**Extrait à lire**

Lambeaux, Paris, Gallimard, coll. « Folio », no 2948, [1995] [1997]
2018, 155 p.
Écrivain peu connu au Québec, Charles Juliet, né le
30 septembre 1934 à Jujurieux, dans l’Ain (France), a écrit plus d’une
soixantaine d’ouvrages (poèmes, théâtre, récits, lettres, nouvelles, entretiens),
incluant neuf tomes d’un Journal : Ténèbres
en terre froide (1957-1964), Traversée
de nuit (1965-1968), Lueur après
labour (1969-1981), Accueils (1982-1988),
L’Autre Faim (1989-1992), Lumières d’automne (1993-1996), Apaisement (1997-2003), Au pays du long nuage blanc – Journal Wellington
(2003-2004), Gratitude (2005-2008).

**Documents fournis**
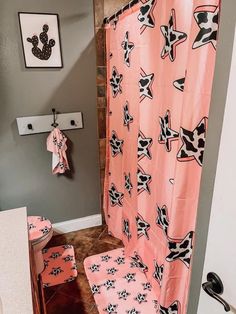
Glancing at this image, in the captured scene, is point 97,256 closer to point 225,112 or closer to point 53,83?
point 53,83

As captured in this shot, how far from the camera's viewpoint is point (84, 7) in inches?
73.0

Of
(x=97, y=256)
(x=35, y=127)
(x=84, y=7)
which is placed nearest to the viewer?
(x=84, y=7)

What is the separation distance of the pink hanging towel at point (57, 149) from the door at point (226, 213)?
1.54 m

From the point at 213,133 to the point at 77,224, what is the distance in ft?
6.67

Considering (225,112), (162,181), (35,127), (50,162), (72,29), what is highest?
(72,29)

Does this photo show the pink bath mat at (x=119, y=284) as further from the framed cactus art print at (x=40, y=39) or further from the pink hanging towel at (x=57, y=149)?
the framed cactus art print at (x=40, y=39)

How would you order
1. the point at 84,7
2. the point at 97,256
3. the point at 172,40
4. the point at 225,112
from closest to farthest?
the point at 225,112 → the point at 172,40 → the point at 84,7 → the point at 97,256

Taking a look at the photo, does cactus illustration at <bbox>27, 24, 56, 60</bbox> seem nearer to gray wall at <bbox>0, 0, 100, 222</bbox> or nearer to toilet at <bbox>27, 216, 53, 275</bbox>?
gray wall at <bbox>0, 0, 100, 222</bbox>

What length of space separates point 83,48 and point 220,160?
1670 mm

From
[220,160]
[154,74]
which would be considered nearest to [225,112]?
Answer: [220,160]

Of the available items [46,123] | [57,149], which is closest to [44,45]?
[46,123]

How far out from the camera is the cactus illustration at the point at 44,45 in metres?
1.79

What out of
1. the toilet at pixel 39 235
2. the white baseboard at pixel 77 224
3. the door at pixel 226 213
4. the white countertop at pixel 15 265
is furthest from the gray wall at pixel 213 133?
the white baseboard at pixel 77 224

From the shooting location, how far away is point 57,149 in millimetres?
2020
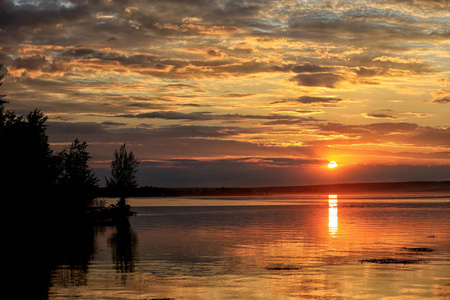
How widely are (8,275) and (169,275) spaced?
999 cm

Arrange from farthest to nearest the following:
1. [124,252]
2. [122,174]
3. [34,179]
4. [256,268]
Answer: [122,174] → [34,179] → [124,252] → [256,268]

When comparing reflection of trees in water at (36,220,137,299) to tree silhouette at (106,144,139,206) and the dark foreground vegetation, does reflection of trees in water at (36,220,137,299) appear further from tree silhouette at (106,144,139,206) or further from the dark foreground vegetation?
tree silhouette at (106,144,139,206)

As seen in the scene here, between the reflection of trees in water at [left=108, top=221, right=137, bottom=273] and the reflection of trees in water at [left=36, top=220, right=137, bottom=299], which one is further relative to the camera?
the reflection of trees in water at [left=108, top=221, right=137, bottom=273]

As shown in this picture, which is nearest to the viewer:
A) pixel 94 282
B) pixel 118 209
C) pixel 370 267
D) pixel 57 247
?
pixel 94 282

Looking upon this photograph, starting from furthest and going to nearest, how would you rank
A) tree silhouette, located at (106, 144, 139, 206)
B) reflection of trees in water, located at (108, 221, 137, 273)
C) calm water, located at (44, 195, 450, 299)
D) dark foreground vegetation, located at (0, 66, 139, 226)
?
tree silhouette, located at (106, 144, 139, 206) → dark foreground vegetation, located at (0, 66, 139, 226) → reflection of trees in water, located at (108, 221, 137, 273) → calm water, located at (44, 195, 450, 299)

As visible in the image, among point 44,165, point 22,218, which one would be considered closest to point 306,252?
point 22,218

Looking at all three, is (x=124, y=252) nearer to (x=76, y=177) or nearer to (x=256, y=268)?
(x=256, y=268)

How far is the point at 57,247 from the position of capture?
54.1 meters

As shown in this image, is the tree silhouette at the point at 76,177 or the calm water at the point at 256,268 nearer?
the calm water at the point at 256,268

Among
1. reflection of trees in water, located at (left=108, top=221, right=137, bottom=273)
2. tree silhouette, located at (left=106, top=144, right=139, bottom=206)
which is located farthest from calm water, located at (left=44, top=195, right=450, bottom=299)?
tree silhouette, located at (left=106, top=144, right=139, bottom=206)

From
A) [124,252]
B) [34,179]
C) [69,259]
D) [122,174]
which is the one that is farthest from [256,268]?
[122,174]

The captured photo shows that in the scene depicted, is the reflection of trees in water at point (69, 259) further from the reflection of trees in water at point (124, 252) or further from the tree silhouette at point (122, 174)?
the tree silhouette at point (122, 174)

**Énoncé**
Modifiez l'extrait sur Charles Juliet : recopiez-le à partir des mots « Lambeaux, Paris, Gallimard, coll. » jusqu'à « (2003-2004), Gratitude (2005-2008). » inclus, en remplaçant « soixantaine » par « cinquantaine ».

**Réponse**
Lambeaux, Paris, Gallimard, coll. « Folio », no 2948, [1995] [1997]
2018, 155 p.
Écrivain peu connu au Québec, Charles Juliet, né le
30 septembre 1934 à Jujurieux, dans l’Ain (France), a écrit plus d’une
cinquantaine d’ouvrages (poèmes, théâtre, récits, lettres, nouvelles, entretiens),
incluant neuf tomes d’un Journal : Ténèbres
en terre froide (1957-1964), Traversée
de nuit (1965-1968), Lueur après
labour (1969-1981), Accueils (1982-1988),
L’Autre Faim (1989-1992), Lumières d’automne (1993-1996), Apaisement (1997-2003), Au pays du long nuage blanc – Journal Wellington
(2003-2004), Gratitude (2005-2008).